About the Superstudio

Running from August 1, 2020 until June 30, 2021, the Green New Deal Superstudio was an open call for designs that spatially manifest the principles and policy ideas of H.R. 109 with regional and local specificity.

A national climate plan like the Green New Deal will be understood by most people through the landscapes, buildings, infrastructures, and public works agenda that it inspires. The Superstudio was a concerted effort to give form and visual clarity to the unprecedented scale, scope, and pace of physical landscape transformation that it implies.

Why the Green New Deal?

In the press conference announcing H.R. 109, Representative Alexandria Ocasio-Cortez remarked that the public should view the non-binding resolution as a "Request for Proposals…we’ve defined the scope and where we want to go. Now, let’s assess where we are, how we get there, and collaborate on real projects."

Since then, a new body of policy development and economic research has emerged, but the work accomplished to date on the Green New Deal has been focused on abstract, national-scale economic and political strategies. Little has dealt directly with the physical transformation of the built environment.

The 670 Superstudio submissions and the ongoing conversations they engender is our contribution to Ocasio-Cortez’s request.

How the Superstudio worked

Through a year-long open call, designers were invited to be part of this historic, national initiative. Participation in the Green New Deal Superstudio was open to all design schools, professional practices, design and planning related organizations, and individuals.

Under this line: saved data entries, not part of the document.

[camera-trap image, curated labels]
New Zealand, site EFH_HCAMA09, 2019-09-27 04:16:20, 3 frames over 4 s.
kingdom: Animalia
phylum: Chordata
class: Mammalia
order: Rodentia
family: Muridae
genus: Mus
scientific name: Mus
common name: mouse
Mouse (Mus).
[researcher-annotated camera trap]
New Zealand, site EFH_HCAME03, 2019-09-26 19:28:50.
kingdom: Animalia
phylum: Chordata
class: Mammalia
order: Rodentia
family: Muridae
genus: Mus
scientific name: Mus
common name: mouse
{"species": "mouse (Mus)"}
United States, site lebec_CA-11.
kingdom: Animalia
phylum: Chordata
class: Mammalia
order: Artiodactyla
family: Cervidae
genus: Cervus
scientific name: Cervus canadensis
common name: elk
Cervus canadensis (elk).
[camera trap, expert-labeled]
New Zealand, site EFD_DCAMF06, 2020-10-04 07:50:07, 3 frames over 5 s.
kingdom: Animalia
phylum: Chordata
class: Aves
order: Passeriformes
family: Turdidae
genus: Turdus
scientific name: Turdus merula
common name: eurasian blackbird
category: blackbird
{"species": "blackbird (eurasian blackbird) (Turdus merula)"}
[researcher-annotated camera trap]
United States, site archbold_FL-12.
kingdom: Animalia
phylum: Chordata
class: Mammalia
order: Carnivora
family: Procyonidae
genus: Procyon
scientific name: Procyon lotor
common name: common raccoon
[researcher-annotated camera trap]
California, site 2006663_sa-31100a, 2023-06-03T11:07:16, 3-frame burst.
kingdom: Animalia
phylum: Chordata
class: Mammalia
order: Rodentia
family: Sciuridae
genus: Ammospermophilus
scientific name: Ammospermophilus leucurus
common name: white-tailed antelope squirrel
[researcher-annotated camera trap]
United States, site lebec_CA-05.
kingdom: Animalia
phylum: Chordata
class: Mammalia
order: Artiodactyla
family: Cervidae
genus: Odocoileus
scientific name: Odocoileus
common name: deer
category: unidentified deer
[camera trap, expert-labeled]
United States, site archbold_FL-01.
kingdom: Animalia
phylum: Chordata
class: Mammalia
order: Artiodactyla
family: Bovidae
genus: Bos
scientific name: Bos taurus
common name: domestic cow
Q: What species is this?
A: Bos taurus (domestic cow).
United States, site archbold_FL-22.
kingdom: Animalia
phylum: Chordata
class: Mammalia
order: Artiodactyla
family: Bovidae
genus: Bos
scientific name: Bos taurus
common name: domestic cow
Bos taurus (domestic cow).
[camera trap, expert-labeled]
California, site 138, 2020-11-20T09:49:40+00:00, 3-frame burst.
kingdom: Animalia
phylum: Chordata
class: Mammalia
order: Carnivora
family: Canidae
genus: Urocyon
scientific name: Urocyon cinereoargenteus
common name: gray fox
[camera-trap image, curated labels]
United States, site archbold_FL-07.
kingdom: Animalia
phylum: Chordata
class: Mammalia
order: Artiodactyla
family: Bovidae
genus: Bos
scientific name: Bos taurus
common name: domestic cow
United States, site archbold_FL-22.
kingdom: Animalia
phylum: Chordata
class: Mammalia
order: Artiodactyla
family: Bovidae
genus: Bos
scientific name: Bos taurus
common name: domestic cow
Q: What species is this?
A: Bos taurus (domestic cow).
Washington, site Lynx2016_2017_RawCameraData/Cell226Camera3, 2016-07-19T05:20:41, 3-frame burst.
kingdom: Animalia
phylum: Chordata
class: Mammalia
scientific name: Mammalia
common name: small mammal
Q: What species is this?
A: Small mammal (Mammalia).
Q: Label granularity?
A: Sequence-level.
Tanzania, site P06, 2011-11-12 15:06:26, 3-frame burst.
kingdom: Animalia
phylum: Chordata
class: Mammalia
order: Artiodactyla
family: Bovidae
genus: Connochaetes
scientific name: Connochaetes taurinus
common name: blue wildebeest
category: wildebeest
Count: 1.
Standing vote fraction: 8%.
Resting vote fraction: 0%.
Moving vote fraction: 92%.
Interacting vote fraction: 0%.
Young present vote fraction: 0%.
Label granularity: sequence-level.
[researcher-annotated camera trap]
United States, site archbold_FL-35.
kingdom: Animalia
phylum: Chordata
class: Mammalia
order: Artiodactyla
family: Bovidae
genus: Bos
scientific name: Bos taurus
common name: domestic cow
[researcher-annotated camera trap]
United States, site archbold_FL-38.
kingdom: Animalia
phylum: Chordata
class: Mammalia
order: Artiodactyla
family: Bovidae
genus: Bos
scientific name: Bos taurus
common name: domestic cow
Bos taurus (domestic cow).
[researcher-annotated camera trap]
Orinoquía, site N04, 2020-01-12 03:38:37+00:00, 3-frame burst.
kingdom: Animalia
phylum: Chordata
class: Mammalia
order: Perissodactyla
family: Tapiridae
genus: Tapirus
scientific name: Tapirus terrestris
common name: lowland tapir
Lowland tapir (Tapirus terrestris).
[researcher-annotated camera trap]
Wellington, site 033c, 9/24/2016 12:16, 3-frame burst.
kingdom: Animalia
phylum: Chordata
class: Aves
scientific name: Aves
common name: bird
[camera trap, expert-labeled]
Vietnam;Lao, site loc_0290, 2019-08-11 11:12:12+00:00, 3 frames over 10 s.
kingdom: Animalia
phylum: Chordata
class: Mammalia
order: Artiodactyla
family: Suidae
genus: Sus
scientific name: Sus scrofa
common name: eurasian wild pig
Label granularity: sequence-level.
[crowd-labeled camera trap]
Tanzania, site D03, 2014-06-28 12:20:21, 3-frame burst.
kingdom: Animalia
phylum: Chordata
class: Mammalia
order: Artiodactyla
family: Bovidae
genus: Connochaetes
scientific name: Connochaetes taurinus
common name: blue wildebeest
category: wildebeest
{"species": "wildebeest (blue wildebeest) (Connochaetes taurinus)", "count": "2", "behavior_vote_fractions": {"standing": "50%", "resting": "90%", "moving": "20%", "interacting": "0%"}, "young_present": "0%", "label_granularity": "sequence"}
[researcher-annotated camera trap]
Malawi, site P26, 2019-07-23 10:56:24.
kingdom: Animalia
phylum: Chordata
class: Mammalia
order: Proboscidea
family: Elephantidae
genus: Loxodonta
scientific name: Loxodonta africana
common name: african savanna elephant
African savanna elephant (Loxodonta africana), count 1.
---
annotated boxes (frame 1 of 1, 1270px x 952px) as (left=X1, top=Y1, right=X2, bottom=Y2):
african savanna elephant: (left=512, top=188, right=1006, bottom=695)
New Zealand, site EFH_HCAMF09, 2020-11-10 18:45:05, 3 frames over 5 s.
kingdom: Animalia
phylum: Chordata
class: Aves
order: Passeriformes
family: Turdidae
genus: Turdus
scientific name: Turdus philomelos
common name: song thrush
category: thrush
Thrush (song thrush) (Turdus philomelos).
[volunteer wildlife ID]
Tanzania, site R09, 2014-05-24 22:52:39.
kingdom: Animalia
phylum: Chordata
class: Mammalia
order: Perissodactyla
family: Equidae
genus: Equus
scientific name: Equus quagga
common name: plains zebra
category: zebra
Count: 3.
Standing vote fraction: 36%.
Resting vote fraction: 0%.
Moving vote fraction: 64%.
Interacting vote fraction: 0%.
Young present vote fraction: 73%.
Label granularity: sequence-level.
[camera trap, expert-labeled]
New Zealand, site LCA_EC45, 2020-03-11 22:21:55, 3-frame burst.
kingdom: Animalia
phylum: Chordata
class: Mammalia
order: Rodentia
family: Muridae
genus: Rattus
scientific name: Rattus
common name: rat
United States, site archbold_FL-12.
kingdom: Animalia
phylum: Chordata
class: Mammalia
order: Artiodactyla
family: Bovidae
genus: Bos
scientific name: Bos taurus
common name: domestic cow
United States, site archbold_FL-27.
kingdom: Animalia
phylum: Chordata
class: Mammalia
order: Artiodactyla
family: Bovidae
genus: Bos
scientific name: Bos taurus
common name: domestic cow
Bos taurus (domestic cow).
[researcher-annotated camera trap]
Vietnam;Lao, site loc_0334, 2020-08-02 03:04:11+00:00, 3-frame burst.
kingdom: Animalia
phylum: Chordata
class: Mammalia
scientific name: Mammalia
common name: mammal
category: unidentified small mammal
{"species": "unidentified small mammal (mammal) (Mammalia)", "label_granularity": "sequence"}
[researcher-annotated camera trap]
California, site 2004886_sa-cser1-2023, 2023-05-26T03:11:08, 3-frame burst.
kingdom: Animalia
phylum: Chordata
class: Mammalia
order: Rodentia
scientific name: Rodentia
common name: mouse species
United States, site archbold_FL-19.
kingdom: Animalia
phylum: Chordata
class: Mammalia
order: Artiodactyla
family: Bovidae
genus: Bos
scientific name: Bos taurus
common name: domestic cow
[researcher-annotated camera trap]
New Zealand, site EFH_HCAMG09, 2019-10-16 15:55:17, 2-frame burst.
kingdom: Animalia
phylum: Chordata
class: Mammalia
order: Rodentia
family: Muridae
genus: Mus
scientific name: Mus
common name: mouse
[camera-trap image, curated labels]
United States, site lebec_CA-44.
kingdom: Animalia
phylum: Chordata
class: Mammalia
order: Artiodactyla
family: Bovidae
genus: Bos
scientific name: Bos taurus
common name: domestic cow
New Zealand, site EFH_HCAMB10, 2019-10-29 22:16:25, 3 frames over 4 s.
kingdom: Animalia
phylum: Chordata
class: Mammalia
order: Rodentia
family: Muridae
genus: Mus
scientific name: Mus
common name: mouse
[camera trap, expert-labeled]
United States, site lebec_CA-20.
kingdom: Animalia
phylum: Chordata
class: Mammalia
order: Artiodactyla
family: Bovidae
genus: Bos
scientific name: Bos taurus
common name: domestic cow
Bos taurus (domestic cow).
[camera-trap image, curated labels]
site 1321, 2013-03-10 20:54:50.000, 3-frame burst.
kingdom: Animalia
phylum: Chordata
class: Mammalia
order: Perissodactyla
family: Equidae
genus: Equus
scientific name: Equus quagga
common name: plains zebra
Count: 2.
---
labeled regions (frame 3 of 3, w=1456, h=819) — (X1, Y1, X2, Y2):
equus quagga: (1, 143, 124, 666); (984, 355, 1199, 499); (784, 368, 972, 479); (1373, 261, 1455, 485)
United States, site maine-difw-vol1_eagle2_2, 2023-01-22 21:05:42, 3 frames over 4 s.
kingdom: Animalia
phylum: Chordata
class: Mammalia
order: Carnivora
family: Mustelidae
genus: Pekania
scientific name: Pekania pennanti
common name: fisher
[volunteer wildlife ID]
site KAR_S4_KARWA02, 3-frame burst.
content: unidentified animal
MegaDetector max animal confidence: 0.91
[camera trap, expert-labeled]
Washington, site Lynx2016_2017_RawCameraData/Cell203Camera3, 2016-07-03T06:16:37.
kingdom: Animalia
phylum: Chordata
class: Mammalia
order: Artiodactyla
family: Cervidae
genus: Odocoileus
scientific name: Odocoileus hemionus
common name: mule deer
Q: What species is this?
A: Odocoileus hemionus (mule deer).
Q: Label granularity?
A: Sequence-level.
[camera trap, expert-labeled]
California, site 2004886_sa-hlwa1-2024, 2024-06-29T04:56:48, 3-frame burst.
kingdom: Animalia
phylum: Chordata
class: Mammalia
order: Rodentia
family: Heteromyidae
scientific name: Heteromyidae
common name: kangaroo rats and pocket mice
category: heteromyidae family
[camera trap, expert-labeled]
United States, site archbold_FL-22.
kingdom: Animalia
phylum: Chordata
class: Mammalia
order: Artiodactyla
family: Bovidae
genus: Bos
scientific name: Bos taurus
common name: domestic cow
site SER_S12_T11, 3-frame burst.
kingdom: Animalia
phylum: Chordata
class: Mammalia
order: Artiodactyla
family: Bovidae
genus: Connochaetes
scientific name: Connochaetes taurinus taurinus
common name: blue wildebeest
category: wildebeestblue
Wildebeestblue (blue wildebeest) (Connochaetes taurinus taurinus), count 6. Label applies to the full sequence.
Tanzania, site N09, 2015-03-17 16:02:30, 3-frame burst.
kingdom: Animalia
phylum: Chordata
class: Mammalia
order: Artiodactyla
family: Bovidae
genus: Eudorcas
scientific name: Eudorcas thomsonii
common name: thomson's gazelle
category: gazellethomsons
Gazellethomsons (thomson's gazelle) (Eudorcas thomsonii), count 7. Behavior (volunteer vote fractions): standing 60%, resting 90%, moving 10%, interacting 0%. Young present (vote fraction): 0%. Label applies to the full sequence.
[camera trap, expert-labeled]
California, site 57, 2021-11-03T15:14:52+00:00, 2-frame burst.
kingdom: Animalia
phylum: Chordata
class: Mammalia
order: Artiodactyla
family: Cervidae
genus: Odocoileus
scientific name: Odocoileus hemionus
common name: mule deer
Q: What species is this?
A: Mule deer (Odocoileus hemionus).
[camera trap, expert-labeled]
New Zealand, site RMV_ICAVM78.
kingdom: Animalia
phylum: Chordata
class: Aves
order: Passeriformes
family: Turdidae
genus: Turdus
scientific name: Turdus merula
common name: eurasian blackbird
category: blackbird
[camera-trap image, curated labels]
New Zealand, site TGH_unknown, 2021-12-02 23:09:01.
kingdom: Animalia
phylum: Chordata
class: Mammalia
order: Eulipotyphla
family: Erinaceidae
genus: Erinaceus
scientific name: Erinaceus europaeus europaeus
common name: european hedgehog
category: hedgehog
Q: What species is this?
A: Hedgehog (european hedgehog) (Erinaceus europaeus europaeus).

Registrants became part of a loose, collaborative network of participating studios and had access to a design brief and supporting resources such as webinars, reviews, and discussions that were coordinated and supported by the organizing partners.

As a final product, participants could submit three boards/images representing their work with an accompanying description. For university studios, work was submitted for an entire course, small groups, or individual students, depending on how each studio was organized.

A total of 670 projects were submitted, which then underwent a review and curation process with the organizing partners and a team of reviewers.

A curated set of 55 projects were selected to catalyze conversation and illustrate the wide variety of issues, innovation, scales, and geographic regions represented in submissions.

Partners

The Green New Deal Superstudio is a joint initiative of the following Organizing Partners:

  • Landscape Architecture Foundation (LAF)

  • Weitzman School of Design McHarg Center at the University of Pennsylvania

  • Center for Resilient Cities and Landscapes (CRCL) at Columbia University

  • American Society of Landscape Architects (ASLA)

  • Council of Educators in Landscape Architecture (CELA)

The idea for the Superstudio was born of conversations among Barbara Deutsch (LAF), Richard Weller (McHarg), Kate Orff (CRCL), and Billy Fleming (McHarg) who became the core group guiding the initiative with input from an Advisory Committee.


Megan Barnes (LAF) served as the program manager.